Hypothermia induced by the TRPV1 agonist dihydrocapsaicin provides neuroprotection in a cerebral ischemia and reperfusion mouse model of acute ischemic stroke. Focal cerebral ischemia in mice was induced by distal middle cerebral artery occlusion for 1 h, followed by 24 h reperfusion. Dihydrocapsaicin at 1.25 mg·kg⁻¹·h⁻¹ or vehicle were infused by subcutaneously implanted osmotic pumps (∼6 μl/h) from the onset of reperfusion until 10 h after reperfusion. In the “DHC (hypothermia)” (n=8) and “Vehicle” (n=10) groups, mice were kept in a warm cage only during the first 90 min of reperfusion. In the “DHC (normothermia)” group (n=6), mice were kept in a warm cage for 10 h to avoid the temperature drop, as a control for hypothermia-independent effects of dihydrocapsaicin. (A) Core temperature of mice during the initial 4 h of reperfusion.

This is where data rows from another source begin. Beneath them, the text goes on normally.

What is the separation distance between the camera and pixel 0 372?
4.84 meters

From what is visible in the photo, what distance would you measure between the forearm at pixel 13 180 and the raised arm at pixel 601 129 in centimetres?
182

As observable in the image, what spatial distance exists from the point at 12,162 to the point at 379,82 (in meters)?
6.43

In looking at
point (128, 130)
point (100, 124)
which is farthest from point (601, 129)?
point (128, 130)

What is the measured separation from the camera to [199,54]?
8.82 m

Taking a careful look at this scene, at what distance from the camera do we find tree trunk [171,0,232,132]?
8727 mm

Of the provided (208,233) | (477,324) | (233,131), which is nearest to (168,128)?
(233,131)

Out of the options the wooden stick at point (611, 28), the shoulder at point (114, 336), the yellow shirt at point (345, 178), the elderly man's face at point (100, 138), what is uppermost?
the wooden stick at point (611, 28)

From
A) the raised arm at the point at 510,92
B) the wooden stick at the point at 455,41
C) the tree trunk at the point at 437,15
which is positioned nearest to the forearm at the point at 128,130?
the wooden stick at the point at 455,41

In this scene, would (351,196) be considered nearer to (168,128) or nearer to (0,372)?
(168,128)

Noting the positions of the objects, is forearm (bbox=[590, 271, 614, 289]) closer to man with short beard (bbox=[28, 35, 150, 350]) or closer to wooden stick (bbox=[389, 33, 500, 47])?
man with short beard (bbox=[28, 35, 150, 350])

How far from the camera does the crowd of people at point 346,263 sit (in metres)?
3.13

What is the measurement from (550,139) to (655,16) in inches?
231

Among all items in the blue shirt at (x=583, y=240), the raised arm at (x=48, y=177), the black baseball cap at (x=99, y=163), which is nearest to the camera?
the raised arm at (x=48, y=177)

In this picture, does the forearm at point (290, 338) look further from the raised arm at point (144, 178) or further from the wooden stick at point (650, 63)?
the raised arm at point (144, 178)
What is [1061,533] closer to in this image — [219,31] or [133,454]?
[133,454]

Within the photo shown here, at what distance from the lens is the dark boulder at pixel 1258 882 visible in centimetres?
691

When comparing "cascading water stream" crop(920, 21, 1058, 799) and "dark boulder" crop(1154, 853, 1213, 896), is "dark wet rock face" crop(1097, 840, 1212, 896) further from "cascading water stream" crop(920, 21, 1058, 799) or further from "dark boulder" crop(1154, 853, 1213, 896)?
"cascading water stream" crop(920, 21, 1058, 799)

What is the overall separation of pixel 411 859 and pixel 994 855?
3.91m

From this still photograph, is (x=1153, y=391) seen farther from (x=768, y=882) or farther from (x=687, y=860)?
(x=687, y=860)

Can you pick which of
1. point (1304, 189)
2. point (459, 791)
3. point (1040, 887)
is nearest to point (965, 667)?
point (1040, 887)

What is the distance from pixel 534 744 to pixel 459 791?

The two dashed lines demarcate the conventional therapeutic range of hypothermia (32–34°C). (B) Representative 2,3,5-triphenyltetrazolium chloride (TTC)-stained histological brain sections, (C) fractional infarct volume, and (D) scores in a panel of behavioral tests in dihydrocapsaicin- and vehicle-treated mice at 24 h reperfusion (*P < 0.05, **P < 0.001). Adapted from Cao et al. ⁹² © The American Physiological Society. Permission to reuse must be obtained from the rightsholders.